Ce phénomène, aux yeux de l’observateur, concourt au développement de ce qu’on se hâte d’appeler un mystère de la nature. Celui qui ne réfléchît pas, pense qu’ici tout est simple, & que l’eau seule du vase devient la matière de la sève, & suffit à la production des feuilles & des fleurs ; mais si cette eau est suffisante, pourquoi les étamines ne fécondent-elles pas le pistil ? pourquoi de cette fécondation, n’en résulte-t-il pas un fruit ? pourquoi ce fruit ne vient-il pas en maturité, & pourquoi sa graine est-elle incapable de produire un nouvel arbre ? L’expérience la plus complète, prouve que l’eau n’est pas suffisante, & la durée de cette végétation est-très-courte.

Si, pendant l’hiver, on abbat un arbre sain, si on l’élève sur des chantiers afin que le tronc ne touche pas la terre, de ce peuplier, de ce noyer, par exemple, il sortira une grande quantité de bourgeons lorsque la chaleur de l’air ambiant sera un dégré pour leur végétation, & les bourgeons subsisteront pendant un mois ou deux.

Si je coupe un bourgeon d’un arbre de judée ou de poirier, &c. & que ce bourgeon soit enfoncé assez profondément dans une terre maintenue fraîche, & exposée au soleil, lorsque les feuilles du poirier, de l’arbre de judée, &c. paroîtront sur ces arbres, celles des boutures paroîtront aussi, mais seulement pour subsister pendant un certain temps.

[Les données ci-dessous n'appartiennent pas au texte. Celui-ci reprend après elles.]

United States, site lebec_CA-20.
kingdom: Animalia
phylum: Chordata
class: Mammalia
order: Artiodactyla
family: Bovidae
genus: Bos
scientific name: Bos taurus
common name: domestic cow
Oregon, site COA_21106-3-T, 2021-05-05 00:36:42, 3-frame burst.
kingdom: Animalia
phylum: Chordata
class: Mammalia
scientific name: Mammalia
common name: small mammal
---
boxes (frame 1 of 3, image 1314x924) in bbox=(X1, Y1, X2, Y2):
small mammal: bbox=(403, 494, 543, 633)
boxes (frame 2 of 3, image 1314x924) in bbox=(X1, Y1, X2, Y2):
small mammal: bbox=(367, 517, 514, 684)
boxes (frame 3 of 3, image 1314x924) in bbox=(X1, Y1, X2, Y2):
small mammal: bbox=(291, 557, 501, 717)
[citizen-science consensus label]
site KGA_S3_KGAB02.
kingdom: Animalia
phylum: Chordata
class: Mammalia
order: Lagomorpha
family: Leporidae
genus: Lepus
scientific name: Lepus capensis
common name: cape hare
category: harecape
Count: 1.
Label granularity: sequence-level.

Si je couvre avec du coton la surface d’une soucoupe remplie d’eau ; si sur ce coton je jette de la graina de salade, de cresson alénois, de chanvre, &c. &c. je vois ces graines germer, pousser de petites feuilles ; elles ne produiront rien de plus ; il en est de ces graines comme des bourgeons des arbres cités.